| SOURCE TEXT |
.....
709.00 is the beamline energy setpoint BEFORE the scan 
709.00 is the beamline energy setpoint AFTER  the scan 

50.25 is the average cryostat temperature or "control" temperature
30.17 is the average sample
-11.64 is the delta control temperature between start and stop of scan
-11.64 is the delta sample temperature between start and stop of scan

0.00 is the phase of the undulator that control x-ray light polarization


In [10]:
#list(tbl_b)

## Access descriptors configuration information
* There are two ways: 
    * explicit access:
        * 0 is used in `h.descriptors[0]` to access the descriptors associated iwth the `primary` stream. 
        * 1 is the `baseline` stream.
    * helper function access:
        * `h.descriptors[0].get_config()`
        * See Configuration Utilities: https://nsls-ii.github.io/databroker/v1/api.html#configuration-utilities 
        * Not avaliable yet with version of databroker on CSX servers.
.....
| DATA EXTRACT |
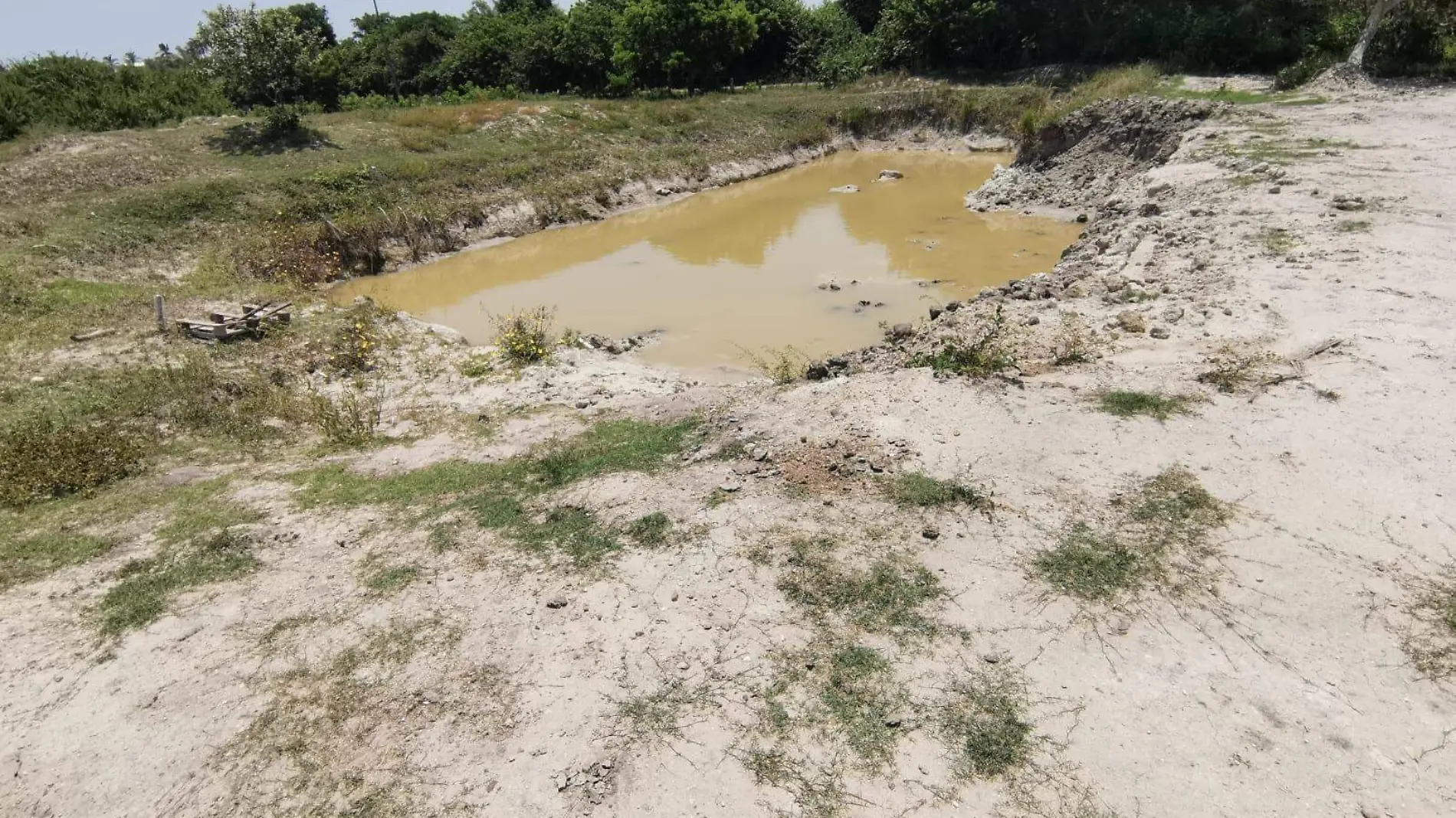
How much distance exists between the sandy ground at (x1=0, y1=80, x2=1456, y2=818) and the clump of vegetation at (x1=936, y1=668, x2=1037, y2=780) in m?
0.13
.....
| PROMPT |
In the beamline notes, which index in `h.descriptors` accesses the `baseline` stream? The data were drawn from another source.

| EXERCISE RESPONSE |
Index 1 accesses the `baseline` stream.